Le Règlement SDR va exactement dans ce sens. Mais il va au-delà de la simple obligation de publication de données en exigeant aussi une classification des produits financiers - mandats et fonds d’investissement - selon 3 catégories définies par la Commission :
1/ les produits « durables » visant des objectifs environnementaux et/ou sociaux,
2/ les produits qui font « la promotion de caractéristiques environnementales ou sociales » et
3/ les autres produits. La frontière entre les deux premières catégories reste assez floue et malheureusement, les textes techniques censés apporter une clarification ne seront disponibles qu’après l’entrée en vigueur du Règlement (mars 2021). De plus, comme cela a été le cas pour de nombreux textes réglementaires dernièrement, les indicateurs et informations requis atteignent un tel degré de complexité et technicité que l’application du Règlement devient très difficile, voire irréalisable. C’est pourquoi le secteur financier réclame d’une seule voix une simplification de la teneur et du nombre d’indicateurs exigés.
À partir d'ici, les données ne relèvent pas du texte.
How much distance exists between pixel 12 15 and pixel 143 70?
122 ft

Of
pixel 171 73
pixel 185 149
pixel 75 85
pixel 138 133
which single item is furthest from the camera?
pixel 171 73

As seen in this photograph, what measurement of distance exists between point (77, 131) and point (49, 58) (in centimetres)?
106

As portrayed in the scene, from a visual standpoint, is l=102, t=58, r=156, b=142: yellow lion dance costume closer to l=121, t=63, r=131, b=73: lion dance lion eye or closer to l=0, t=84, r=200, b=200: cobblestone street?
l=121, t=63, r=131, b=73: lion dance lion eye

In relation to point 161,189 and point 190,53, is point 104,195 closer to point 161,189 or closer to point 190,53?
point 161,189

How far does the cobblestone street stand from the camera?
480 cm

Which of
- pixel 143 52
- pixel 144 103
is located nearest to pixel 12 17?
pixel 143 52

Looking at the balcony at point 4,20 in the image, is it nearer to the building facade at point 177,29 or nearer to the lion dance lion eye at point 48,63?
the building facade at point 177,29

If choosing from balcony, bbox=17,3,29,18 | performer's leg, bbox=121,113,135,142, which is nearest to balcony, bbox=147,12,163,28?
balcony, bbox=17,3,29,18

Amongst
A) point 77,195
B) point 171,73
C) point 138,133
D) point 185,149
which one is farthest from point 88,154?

Concernant plus spécifiquement le reporting de ces informations durables conformément aux exigences du Règlement SDR, la Commission travaille en parallèle sur la Directive sur la publication d’informations non-financières. Cette Directive ne s’applique qu’à un nombre restreint d’entreprises : les entreprises européennes avec minimum 500 employés, ou 34 M€ de revenu annuel ou 17 M€ sur leur bilan. Or l’univers d’investissement des fonds dits durables, quelle que soit leur catégorie selon la CE, ne se limite pas aux grandes capitalisations cotées en Europe.
Notons enfin que le Règlement SDR s’applique également aux portefeuilles investis en obligations souveraines. Toutefois, tous les indicateurs requis ont été conçus et formulés pour l’analyse des entreprises et sont donc difficilement transposables à l’analyse d’un pays.
L’impact de la Directive mentionnée ci-dessus et du règlement SRD est colossal et crée une charge de reporting qui exige une remise en question des stratégies des entreprises ou des investissements, de leur mise en œuvre et des politiques déployées en matière de communication sur la durabilité.
Le défi est donc considérable pour la CE car il faut trouver un difficile équilibre entre :
- le besoin criant de standardisation d’un secteur qui est passé du statut d’« investissement de niche » à « secteur qui peut contribuer à résoudre les urgences environnementales » et
- le besoin d’éviter des effets non désirés dus à une réglementation trop fermée et peu flexible menant à un système de procédures, obligations administratives et de reporting excessif et potentiellement contreproductif.
Pour rappel, il s’agit, in fine, de trouver près de 180 Mds€ par an pour financer le Programme européen de développement durable à l’horizon 2030.